Well, obviously you have to clock it, meaning a transient
analysis. An input ramp is one method. A looped binary
search, running an input offset variable, is another and
potentially more efficient (especially if you can skip DC
solution, and keep total simulation time short).
With an input ramp, your accuracy depends on the ramp
being slow, like more than 2^bits times the worst case
prop delay if you want "bits" worth of accuracy (and, to
get accurate, you probably need to "back-date" the
input value by the prop delay to see what-it-was at
input switchpoint, not output switchpoint.
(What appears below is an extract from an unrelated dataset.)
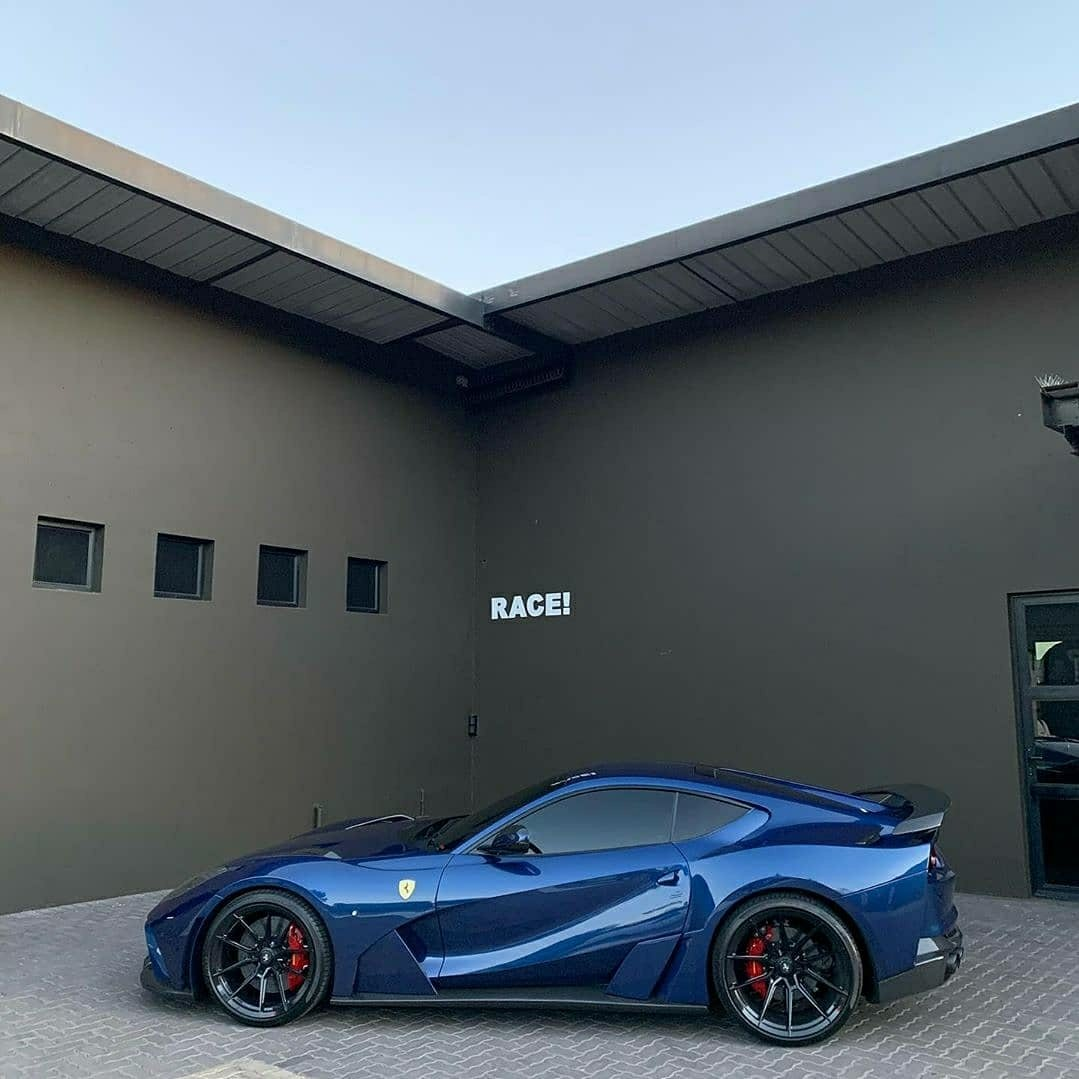 blue ferrari parked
A third, and ATE-test-solution realistic method is to put
the comparator inside an integrator / divider loop, let it
find its 50% duty cycle point on noise-driven-chatter,
and read the pre-divider voltage as a gained-up proxy
for the likely-unmeasurable Vio. Of course an internal
comparator could not be accessed in this way absent a
test mux tree. But the approach is valid to simulation.
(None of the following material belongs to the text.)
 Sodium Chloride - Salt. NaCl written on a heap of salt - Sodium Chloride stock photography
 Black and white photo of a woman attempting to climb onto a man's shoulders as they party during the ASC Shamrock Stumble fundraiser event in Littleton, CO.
Its total run time would probably fall between the previous
two methods (ramp will run full duration regardless of
where the comparator switches, so anywhere from 1%
to 99% of the run time would be wasted; search will
need only (bits) number of much shorter runs; integrator
time constant / settling will determine the run time you
need for accuracy(a box between settling tail, and
having a ripple residue > LSB on the integrator output).